**What you will do**
(1) Translate this sentence from the electric car charging thread below into Spanish: "If you're not going too far from a panel I might have all you need from when I ran mine."
(2) Extend the electric car charging thread below past its final sentence.

**Extracted text**

⟨

Cars, it's electric! Do Do Do

How long to charge to 80%?

I'll let you know!

my 120v plug in does 1% per hour(ish) - will try to leave close to 100%

my guess from all the reading....
I'm collecting the material for a 40amp line - that should be 7-10x faster
Destination chargers should be 15-20x faster?
Hopefully won't need a supercharger.
 
I'll let you know!

my 120v plug in does 1% per hour(ish) - will try to leave close to 100%

my guess from all the reading....
I'm collecting the material for a 40amp line - that should be 7-10x faster
Destination chargers should be 15-20x faster?
Hopefully won't need a supercharger.
If you're not going too far from a panel I might have all you need from when I ran mine. 6awg and 3/4" conduit.
PXL_20251007_160734449.MP.jpg
 
If you're not going too far from a panel I might have all you need from when I ran mine. 6awg and 3/4" conduit.

⟩

**Excerpted data**
⟨

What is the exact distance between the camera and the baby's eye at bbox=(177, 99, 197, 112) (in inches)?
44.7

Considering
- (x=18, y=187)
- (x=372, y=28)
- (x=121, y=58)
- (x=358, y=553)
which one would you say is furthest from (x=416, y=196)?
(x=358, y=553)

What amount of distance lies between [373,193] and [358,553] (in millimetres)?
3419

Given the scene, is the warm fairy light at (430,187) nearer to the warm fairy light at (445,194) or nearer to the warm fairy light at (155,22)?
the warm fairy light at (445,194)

⟩
⟨

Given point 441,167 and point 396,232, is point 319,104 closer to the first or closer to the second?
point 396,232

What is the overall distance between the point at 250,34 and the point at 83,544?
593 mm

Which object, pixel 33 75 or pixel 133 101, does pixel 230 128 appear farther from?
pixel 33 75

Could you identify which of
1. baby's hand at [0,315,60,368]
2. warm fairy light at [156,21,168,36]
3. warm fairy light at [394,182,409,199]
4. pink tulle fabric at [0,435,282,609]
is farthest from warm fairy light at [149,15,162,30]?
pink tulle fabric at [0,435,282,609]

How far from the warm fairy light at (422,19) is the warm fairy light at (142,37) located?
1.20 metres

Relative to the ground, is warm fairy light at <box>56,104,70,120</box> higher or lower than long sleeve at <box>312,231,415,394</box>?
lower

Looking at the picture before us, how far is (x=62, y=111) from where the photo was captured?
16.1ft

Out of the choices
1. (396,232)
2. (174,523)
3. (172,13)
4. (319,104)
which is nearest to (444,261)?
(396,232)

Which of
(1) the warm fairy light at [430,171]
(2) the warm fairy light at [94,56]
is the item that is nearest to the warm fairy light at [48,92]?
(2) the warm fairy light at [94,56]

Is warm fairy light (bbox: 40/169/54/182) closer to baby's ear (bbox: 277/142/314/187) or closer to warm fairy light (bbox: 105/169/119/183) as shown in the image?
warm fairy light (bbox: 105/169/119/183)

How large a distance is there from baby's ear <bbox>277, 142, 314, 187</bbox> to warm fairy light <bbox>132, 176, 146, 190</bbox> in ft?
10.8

⟩

**Task answers**
(1) Si no vas muy lejos de un panel, puede que tenga todo lo que necesitas de cuando instalé el mío.

(2)
View attachment 269867

Thanks - I have some #6, but the breaker is only rated for #8!
I'll also be inside the wall, although I may run conduit so the next person could run something beefier and direct wire.
 
Sub panel is at at 1.25 main with 40 amp addition in the winter because of some resistance based heat.

I think that is the max?
Oh I dunno, been a while since I pretended to be an electrician 🤣

@Mtbdog -
I have actuals on a sub panel - and want to add a 40amp breaker (maxed at 32 draw)
actuals + 40 are less than 1.25 the 60 amp main. (well close enough)
is that how to do a sub panel? or is that a main?
it is detached, over insured garage.

:Elmo fire:
 
@Mtbdog -
I have actuals on a sub panel - and want to add a 40amp breaker (maxed at 32 draw)
actuals + 40 are less than 1.25 the 60 amp main. (well close enough)
is that how to do a sub panel? or is that a main?
it is detached, over insured garage.

:Elmo fire:
What size wire is feeding the subpanel? From what you're saying, you have a 60A main breaker in the subpanel, or a 60A breaker feeding the subpanel, or both?

I can easily be wrong, but I thought it was 80% for sizing, not 125%. 125% will trip the breaker...

60A*80%=48A. Are you actually drawing more than 48A under normal conditions with the 32A charger running?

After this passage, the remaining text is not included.